=== EXTRAIT CITÉ ===

L'historien Efraïm Zuroff dirige le bureau de Jérusalem du Centre Simon-Wiesenthal. Il poursuit sans relâche les criminels du IIIe Reich. Au nom de la mémoire des victimes.



Efraïm Zuroff

Au fil des ans, Efraïm Zuroff (ici à gauche) a livré plus de 3000 noms de criminels aux autorités judiciaires de 22 pays.

 

Il les traquera jusqu'au bout. " Nous n'avons plus que deux ou trois ans pour agir. Mais tant qu'ils sont encore en vie, il existe une chance de les voir répondre de leurs crimes... " Verbe haut, carrure d'athlète, Efraïm Zuroff, 65 ans, affiche une ténacité à la hauteur de son combat : il est le dernier chasseur de nazis en activité. Directeur du bureau de Jérusalem du Centre Simon-Wiesenthal - une ONG juive internationale qui défend les droits de l'homme et la mémoire de la Shoah -, cet historien israélien d'origine américaine se consacre depuis plus de trente ans à une tâche : débusquer les assassins impunis, puis convaincre les Etats de les juger. Un travail de Sisyphe, initié par son illustre prédécesseur, Simon Wiesenthal (1908-2005), rescapé des camps, qui a retrouvé plus d'un millier de criminels nationaux-socialistes.

En épluchant des kilomètres d'archives, dans les années 1980, Zuroff découvre les noms de dizaines de fugitifs nazis qui sont parvenus à trouver asile aux Etats-Unis, après la guerre, en se mêlant aux réfugiés pris en charge par les organisations de secours... Au fil des années, il constitue une véritable "base de données" des nazis toujours en liberté et livre 2 984 noms aux autorités judiciaires de 22 pays.

Opération "Last Chance"

=== DONNÉES FOURNIES ===

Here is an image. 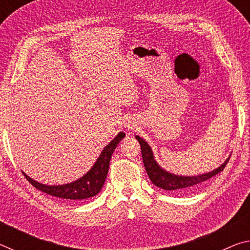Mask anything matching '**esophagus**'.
I'll return each mask as SVG.
<instances>
[{"label":"esophagus","instance_id":"esophagus-1","mask_svg":"<svg viewBox=\"0 0 250 250\" xmlns=\"http://www.w3.org/2000/svg\"><path fill=\"white\" fill-rule=\"evenodd\" d=\"M133 126H134V125L131 124V122H130V124H128V128H129V129H132Z\"/></svg>","mask_w":250,"mask_h":250}]
</instances>
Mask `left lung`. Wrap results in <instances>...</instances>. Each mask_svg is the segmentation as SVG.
Segmentation results:
<instances>
[{
	"label": "left lung",
	"mask_w": 250,
	"mask_h": 250,
	"mask_svg": "<svg viewBox=\"0 0 250 250\" xmlns=\"http://www.w3.org/2000/svg\"><path fill=\"white\" fill-rule=\"evenodd\" d=\"M135 139H137L141 146L143 163H145V167L147 175H149V179L155 186H158V188L162 189H167V191H181V189H192L198 188V186L202 185L205 181L209 180L210 177H213L218 174L219 172H222L230 158V156H228L222 166H219L218 167L210 172L189 176L177 175L164 170V168L156 162L154 159L153 151H152L151 146L147 145V142L146 140H143V139L141 137H139V135H135Z\"/></svg>",
	"instance_id": "obj_1"
}]
</instances>
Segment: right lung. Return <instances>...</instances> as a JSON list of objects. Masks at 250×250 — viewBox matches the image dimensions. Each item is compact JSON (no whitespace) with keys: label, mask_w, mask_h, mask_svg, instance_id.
<instances>
[{"label":"right lung","mask_w":250,"mask_h":250,"mask_svg":"<svg viewBox=\"0 0 250 250\" xmlns=\"http://www.w3.org/2000/svg\"><path fill=\"white\" fill-rule=\"evenodd\" d=\"M125 137L124 132H119L115 139H112L107 146L104 147L101 151L98 159L96 160L94 166L88 171L86 174H83L78 180L67 184L62 185H47L40 183L32 177L25 174L23 172L24 176L28 180L29 183L33 186H35L37 189L44 192L48 195H52L55 197L65 198V200L70 201H79V200H87V198L96 196L97 194L100 192L104 184V181L107 179L108 170H109V163L111 160V155L113 151L119 145L120 141Z\"/></svg>","instance_id":"obj_1"}]
</instances>
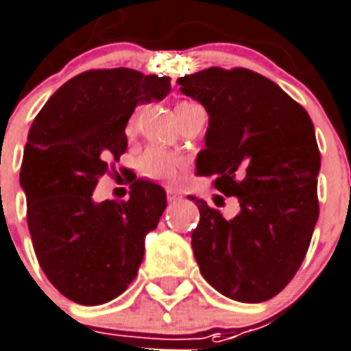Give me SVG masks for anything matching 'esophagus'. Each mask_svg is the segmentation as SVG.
I'll use <instances>...</instances> for the list:
<instances>
[{
    "instance_id": "34e87169",
    "label": "esophagus",
    "mask_w": 351,
    "mask_h": 351,
    "mask_svg": "<svg viewBox=\"0 0 351 351\" xmlns=\"http://www.w3.org/2000/svg\"><path fill=\"white\" fill-rule=\"evenodd\" d=\"M167 199H168V203H176V201H179V199H181V195L173 192V190H168Z\"/></svg>"
}]
</instances>
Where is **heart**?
<instances>
[{"label":"heart","instance_id":"1","mask_svg":"<svg viewBox=\"0 0 351 351\" xmlns=\"http://www.w3.org/2000/svg\"><path fill=\"white\" fill-rule=\"evenodd\" d=\"M199 105L195 103H190V101H181L178 106H176V112H178V117H181L186 112L197 108ZM134 125V121L130 123ZM186 162L181 156L172 152H167V150H161V148H150L147 152L143 154L139 161H137V170L141 172V176L152 179V181H159V183H168L173 184L178 183L181 173H183Z\"/></svg>","mask_w":351,"mask_h":351}]
</instances>
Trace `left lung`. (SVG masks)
Returning <instances> with one entry per match:
<instances>
[{"label":"left lung","mask_w":351,"mask_h":351,"mask_svg":"<svg viewBox=\"0 0 351 351\" xmlns=\"http://www.w3.org/2000/svg\"><path fill=\"white\" fill-rule=\"evenodd\" d=\"M179 90L208 114L199 176L239 201L224 219L206 201L192 248L199 270L223 295L263 302L299 270L319 219L321 154L308 112L281 86L248 69L210 66L179 77Z\"/></svg>","instance_id":"8db88e82"}]
</instances>
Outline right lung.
Masks as SVG:
<instances>
[{
  "label": "right lung",
  "instance_id": "obj_1",
  "mask_svg": "<svg viewBox=\"0 0 351 351\" xmlns=\"http://www.w3.org/2000/svg\"><path fill=\"white\" fill-rule=\"evenodd\" d=\"M168 92L167 75L88 70L58 88L30 127L19 183L34 250L49 281L77 304L96 306L127 290L167 208L165 190L145 179L121 203H96L92 193L110 159L127 150L132 112Z\"/></svg>",
  "mask_w": 351,
  "mask_h": 351
}]
</instances>
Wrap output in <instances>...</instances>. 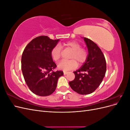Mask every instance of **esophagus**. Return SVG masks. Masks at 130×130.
Returning a JSON list of instances; mask_svg holds the SVG:
<instances>
[{
  "label": "esophagus",
  "mask_w": 130,
  "mask_h": 130,
  "mask_svg": "<svg viewBox=\"0 0 130 130\" xmlns=\"http://www.w3.org/2000/svg\"><path fill=\"white\" fill-rule=\"evenodd\" d=\"M63 73H64V75H66V74H67L68 73V72L64 71V72H63Z\"/></svg>",
  "instance_id": "1"
}]
</instances>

===

TRAVAIL DEMANDÉ =>
[a] Relevez chaque ligne des enregistrements qui contient la chaîne « results » et recopiez-la.
[b] Poursuivez le texte sur le chasseur de nazis Efraïm Zuroff à partir de l'endroit où il s'arrête.

EN RÉPONSE =>
[a]
Mask `left lung`. Wrap results in <instances>...</instances>. Each mask_svg is the segmentation as SVG.
Segmentation results:

[b]
Une douzaine d'individus seulement ont fait l'objet d'un procès. " Et encore, certains ont tourné à la farce, pestet-il. Les pays Baltes, par exemple, refusent de reconnaître la complicité de leurs ressortissants dans le massacre des juifs, à partir de 1941."

Depuis 2002, Zuroff pilote l'opération " Last Chance " (Dernière Chance). Cette campagne mondiale d'appel à témoins s'accompagne de la publication d'une liste des dix criminels les plus recherchés.

Une course contre la montre : au fil du temps, ces vieillards disparaissent sans avoir été inquiétés. Cette stratégie a tout de même permis de révéler 625 nouveaux noms. Parmi eux, Sandor Kepiro, ex-officier de gendarmerie hongrois, responsable de la mort de 1 200 civils juifs, serbes et roms.

Localisé à Budapest en 2006, il a finalement été acquitté en 2011, du fait de lacunes dans certains documents d'époque. Il est mort quelques semaines plus tard, à l'âge de 97 ans. Laszlo Csatary, un autre Magyar accusé de crimes contre l'humanité, est pour sa part décédé en août dernier, à l'âge de 98 ans. Un mois avant l'ouverture de son procès.

Alors, faut-il continuer à pourchasser des nonagénaires, dont l'état de santé peut être incompatible avec des poursuites judiciaires, ou qui furent des "seconds couteaux" ? "Le temps qui passe et l'âge ne diminuent en rien leur culpabilité, martèle Efraïm Zuroff. Au nom de la mémoire des victimes, il est impensable de laisser en paix les auteurs de ces crimes imprescriptibles, même s'ils ne furent que des exécutants !"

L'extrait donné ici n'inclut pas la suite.